Fratelli e Sorelle propone Storie di carcere con la regia di Barbara Cupisti in onda stasera e lunedì 4 giugno alle 23 su Raitre. Il documentario, in due parti di 50’ ciascuna, affronta il tema della vita nelle carceri italiane attraverso le voci dei protagonisti, siano essi detenuti o agenti della polizia o funzionari dell’amministrazione penitenziaria. La prima parte si concentra sulle criticità, sui problemi più macroscopici di carceri sovraffollate, in cui la mancanza di spazio genera tensioni e malesseri sia per i detenuti che per gli agenti, che con loro condividono buona parte della giornata o il problema dei tossicodipendenti, costretti a transitare per il carcere prima di essere ricoverati in una comunità che li curi.
Il problema delle carceri in Italia è stato definito dal Presidente della Repubblica “questione di prepotente urgenza civile e costituzionale” per la lentezza dei processi, infatti il 43% circa dei detenuti è in attesa di giudizio e di questi solo il 50% viene condannato; su circa 67.000 detenuti presenti la capienza regolamentare è di solo 47.000 circa, l’attuale organico di polizia penitenziaria è carente di circa 7.000 unità.
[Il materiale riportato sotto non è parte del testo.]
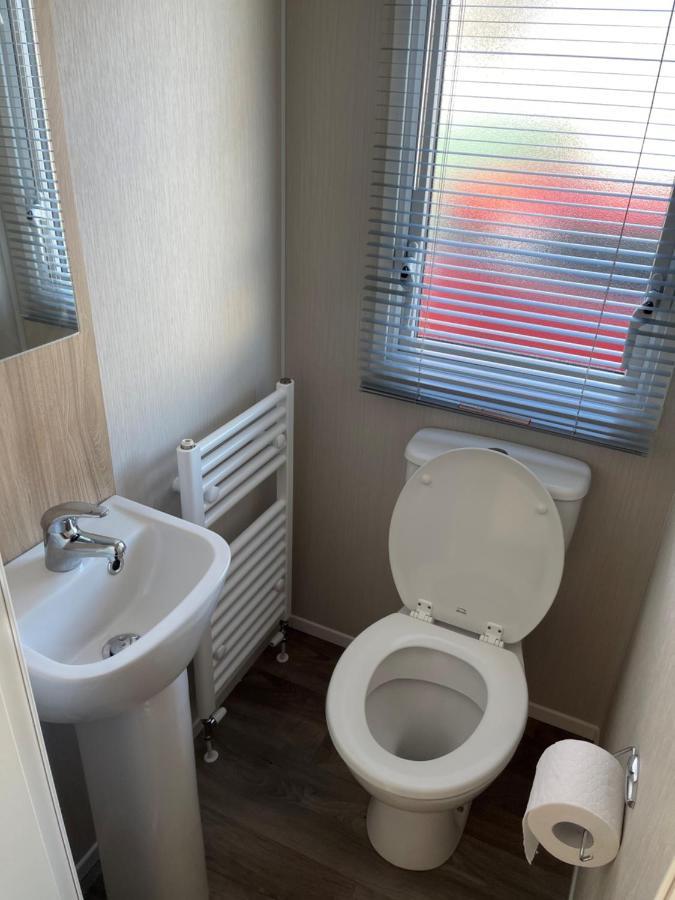 Private Rented Caravan Situated At Southview Holiday Park Winthorpe  Εξωτερικό φωτογραφία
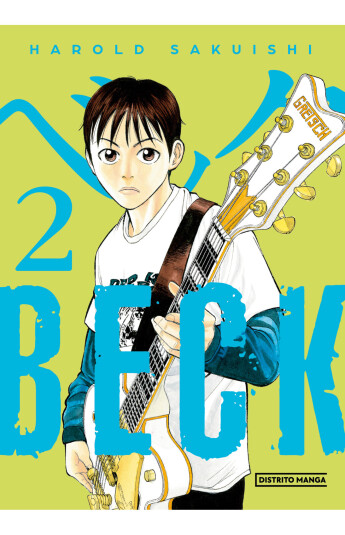 Beck 02 Beck 02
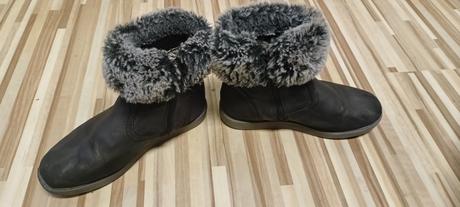 Kotníkové čizmičky vel. 34 zn. junior league, 34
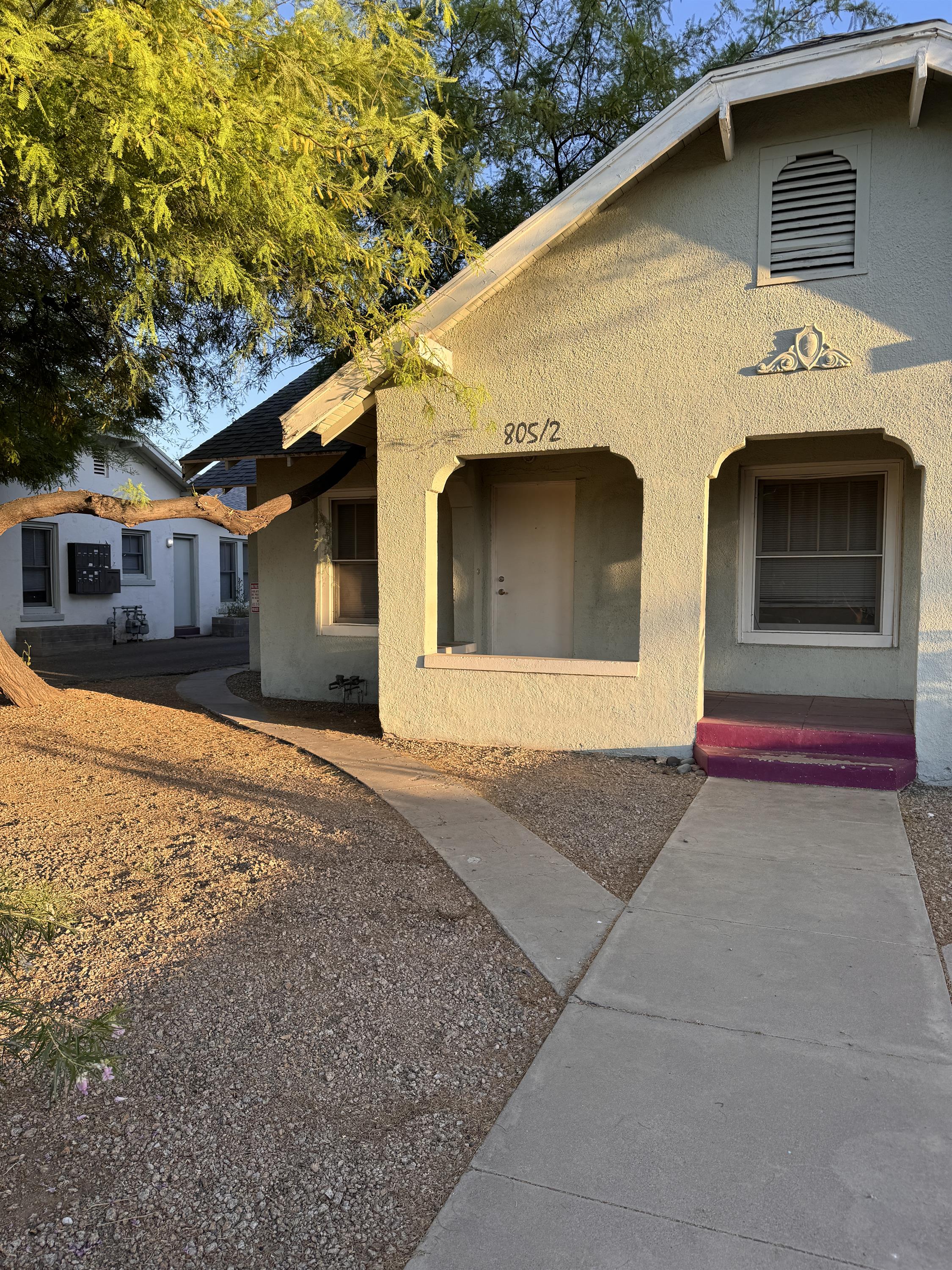 805 E. Garfield #2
Queste alcune delle cifre che quantificano l’emergenza carceri. Inoltre la forte percentuale della presenza di stranieri, di giovani e di tossicodipendenti è la cartina di tornasole dell’utilizzazione delle carceri come discarica del disagio sociale.
Enrico Sbriglia, direttore del carcere di Trieste, spiega come per dei reati “bagatellari”, il furto ripetuto di una cioccolata o di un pezzo di parmigiano, si possono sommare periodi di detenzione che costano allo stato cifre sproporzionate. Il carcere è rappresentato nell’immaginario collettivo come una fortezza invalicabile, con grandi mura di cinta, torri di avvistamento, enormi e pesanti cancelli, quasi non fossero passati circa duecento anni dalle memorie di Silvio Pellico dal suo Spielberg. Il programma e’ entrato nelle carceri di Torino, Milano, Padova, Trieste, Trento, Roma-Rebibbia, Napoli-Poggioreale, Secondigliano, Pozzuoli, e Terni per ascoltare le storie di tanti. Lo spirito di questo progetto è proprio quello di uscire dalla logica dei numeri per dare le dimensioni del problema e volgere l’attenzione alle intelligenze, alle capacità, all’umanità che nel carcere alberga. E nel dramma corale che vivono queste persone giganteggia la tragedia dei bambini al di sotto dei tre anni che vivono in carcere con le madri, reclusi innocenti su cui aleggia, allo scadere del terzo anno, il lutto insanabile della separazione.